Proprio in quell’istante un palombaro ha visto l’F.14. Finalmente. Subito l’F.15 segnala verso il fondo. “Il palombaro vi ha trovato. Ora avrete aria. Coraggio”. Dopo un’ora di silenzio, dall’F.14, forse rianimati ancora dei rumori fatti dai soccorritori per allacciare il tubo dell’aria sullo scavo, viene ripetuta la tragica invocazione: “Sì. siete qui. Fate presto”.

Ma nella tragica gara la morte ha un soffio di vantaggio: alle 19:50 il Fessenden batte quasi impercettibilmente: “Ci facciamo… coraggio… ma… non… ne… possiamo… più. Sentiamo colpi… palom…bari…su…di…noi”. E’ la voce estrema di un agonizzante.

 

Scriverà poi, a corredo di una ricostruzione apparsa su Oggi (n. 31 del 1951) un ufficiale dell’F.15, Corrado Giglio: “La fine fu qualcosa di straziante. Vedevo il radiotelegrafista col capo già abbandonato muovere il tasto con lentezza, direi per abitudine, nello spasmo della morte. L’ultima pausa, come se fosse addormentato, infine un “fate presto,,, MUOIO…”  un uomo e la linea si prolungò all’infinito, dando la sensazione che il suo corpo si fosse abbattuto in avanti. La mano, asserragliata sul tasto, fu staccata quando la salma venne recuperata. Il giorno dopo, alle 18, con gli altri 26 corpi, grazie ai due pontoni-gru fatti arrivare da Venezia”.

Gli uomini dell’equipaggio sono morti asfissiati dall’assenza di ossigeno e dai vapori tossici. Tutti in atteggiamento sereno: nessuno ha tentato di suicidarsi o si è abbandonato ai furori della disperazione. Il comandante Wiel viene trovato accasciato sotto i periscopi.

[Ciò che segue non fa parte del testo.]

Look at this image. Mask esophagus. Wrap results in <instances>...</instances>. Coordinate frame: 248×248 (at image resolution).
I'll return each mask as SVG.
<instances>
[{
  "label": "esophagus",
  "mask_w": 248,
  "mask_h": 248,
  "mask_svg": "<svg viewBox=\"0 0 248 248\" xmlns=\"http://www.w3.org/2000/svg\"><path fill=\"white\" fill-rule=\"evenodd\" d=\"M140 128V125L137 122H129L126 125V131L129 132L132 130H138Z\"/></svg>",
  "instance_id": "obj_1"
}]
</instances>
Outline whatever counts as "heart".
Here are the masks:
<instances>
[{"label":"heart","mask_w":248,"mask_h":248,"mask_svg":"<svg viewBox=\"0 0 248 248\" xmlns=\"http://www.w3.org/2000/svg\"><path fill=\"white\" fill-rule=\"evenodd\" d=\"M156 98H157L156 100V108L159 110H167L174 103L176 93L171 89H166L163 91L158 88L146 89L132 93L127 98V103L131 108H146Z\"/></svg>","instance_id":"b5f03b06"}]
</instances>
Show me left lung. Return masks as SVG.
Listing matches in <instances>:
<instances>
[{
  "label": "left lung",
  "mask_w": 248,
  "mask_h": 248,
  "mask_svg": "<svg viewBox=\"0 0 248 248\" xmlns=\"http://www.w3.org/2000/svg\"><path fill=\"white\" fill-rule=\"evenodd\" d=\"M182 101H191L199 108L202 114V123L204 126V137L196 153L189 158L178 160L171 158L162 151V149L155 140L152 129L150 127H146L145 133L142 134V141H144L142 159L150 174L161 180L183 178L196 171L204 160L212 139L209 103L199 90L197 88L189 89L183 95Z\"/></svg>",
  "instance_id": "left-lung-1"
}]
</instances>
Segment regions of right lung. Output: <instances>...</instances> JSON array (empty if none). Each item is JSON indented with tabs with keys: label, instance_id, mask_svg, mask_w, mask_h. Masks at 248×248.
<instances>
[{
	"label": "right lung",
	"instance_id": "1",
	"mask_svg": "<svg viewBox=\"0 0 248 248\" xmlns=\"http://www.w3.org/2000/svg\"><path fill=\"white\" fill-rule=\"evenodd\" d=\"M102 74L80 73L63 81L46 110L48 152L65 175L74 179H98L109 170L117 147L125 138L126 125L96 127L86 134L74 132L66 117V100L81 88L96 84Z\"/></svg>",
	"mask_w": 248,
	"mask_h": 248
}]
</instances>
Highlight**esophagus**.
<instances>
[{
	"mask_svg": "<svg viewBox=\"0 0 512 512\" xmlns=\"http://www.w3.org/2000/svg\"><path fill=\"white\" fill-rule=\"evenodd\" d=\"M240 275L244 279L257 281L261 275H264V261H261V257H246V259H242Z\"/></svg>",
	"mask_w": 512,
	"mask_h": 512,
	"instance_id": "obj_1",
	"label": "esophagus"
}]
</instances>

Il suo orologio è fermo sulle 18:50, pochi minuti dopo che il palombaro ha individuato lo scafo. La morte ha vinto davvero per un soffio. Sul brogliaccio di bordo, il comandante Wiel ha scritto nell’ultima pagina: “Serenità a bordo. Si pensa a Dio, alla famiglia, alla patria”. Infine, con caratteri sempre più incerti: “Mamma, povera mamma, sii forte come le mamme dei…”. Segue un segno lieve e incompleto, che certamente voleva significare “marinai”.